Segment Open

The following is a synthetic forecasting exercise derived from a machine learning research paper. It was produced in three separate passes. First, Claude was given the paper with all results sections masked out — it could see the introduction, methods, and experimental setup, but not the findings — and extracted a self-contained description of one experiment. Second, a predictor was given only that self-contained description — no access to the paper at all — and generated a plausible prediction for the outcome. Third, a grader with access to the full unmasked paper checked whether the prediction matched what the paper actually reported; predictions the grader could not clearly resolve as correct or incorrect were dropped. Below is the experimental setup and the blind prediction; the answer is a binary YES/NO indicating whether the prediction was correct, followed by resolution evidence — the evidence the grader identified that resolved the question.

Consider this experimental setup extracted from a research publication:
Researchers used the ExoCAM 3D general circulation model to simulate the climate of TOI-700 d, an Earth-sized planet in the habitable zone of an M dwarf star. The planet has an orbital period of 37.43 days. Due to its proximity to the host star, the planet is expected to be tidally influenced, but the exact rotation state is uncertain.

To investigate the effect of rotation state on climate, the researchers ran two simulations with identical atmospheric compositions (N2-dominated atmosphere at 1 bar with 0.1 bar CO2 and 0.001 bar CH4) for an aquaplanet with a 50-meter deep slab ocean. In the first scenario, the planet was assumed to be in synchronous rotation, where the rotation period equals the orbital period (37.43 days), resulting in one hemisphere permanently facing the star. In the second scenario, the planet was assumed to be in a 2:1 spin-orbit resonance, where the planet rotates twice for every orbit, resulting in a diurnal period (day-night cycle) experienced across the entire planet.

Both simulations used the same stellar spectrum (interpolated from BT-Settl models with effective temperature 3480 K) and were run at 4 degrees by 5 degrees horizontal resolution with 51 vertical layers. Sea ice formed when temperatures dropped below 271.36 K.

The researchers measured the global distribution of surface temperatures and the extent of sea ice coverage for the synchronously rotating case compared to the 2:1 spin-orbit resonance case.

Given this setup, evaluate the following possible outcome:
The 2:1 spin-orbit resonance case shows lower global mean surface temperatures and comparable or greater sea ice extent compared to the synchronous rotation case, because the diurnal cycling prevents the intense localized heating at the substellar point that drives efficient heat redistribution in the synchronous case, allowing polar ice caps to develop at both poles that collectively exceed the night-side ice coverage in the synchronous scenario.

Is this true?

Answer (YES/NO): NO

Segment Closed

Only the lines from the one with "The researchers measured" through the last line of the records belong in the answer, each copied exactly.

The researchers measured the global distribution of surface temperatures and the extent of sea ice coverage for the synchronously rotating case compared to the 2:1 spin-orbit resonance case.

Given this setup, evaluate the following possible outcome:
The 2:1 spin-orbit resonance case shows lower global mean surface temperatures and comparable or greater sea ice extent compared to the synchronous rotation case, because the diurnal cycling prevents the intense localized heating at the substellar point that drives efficient heat redistribution in the synchronous case, allowing polar ice caps to develop at both poles that collectively exceed the night-side ice coverage in the synchronous scenario.

Is this true?

Answer (YES/NO): NO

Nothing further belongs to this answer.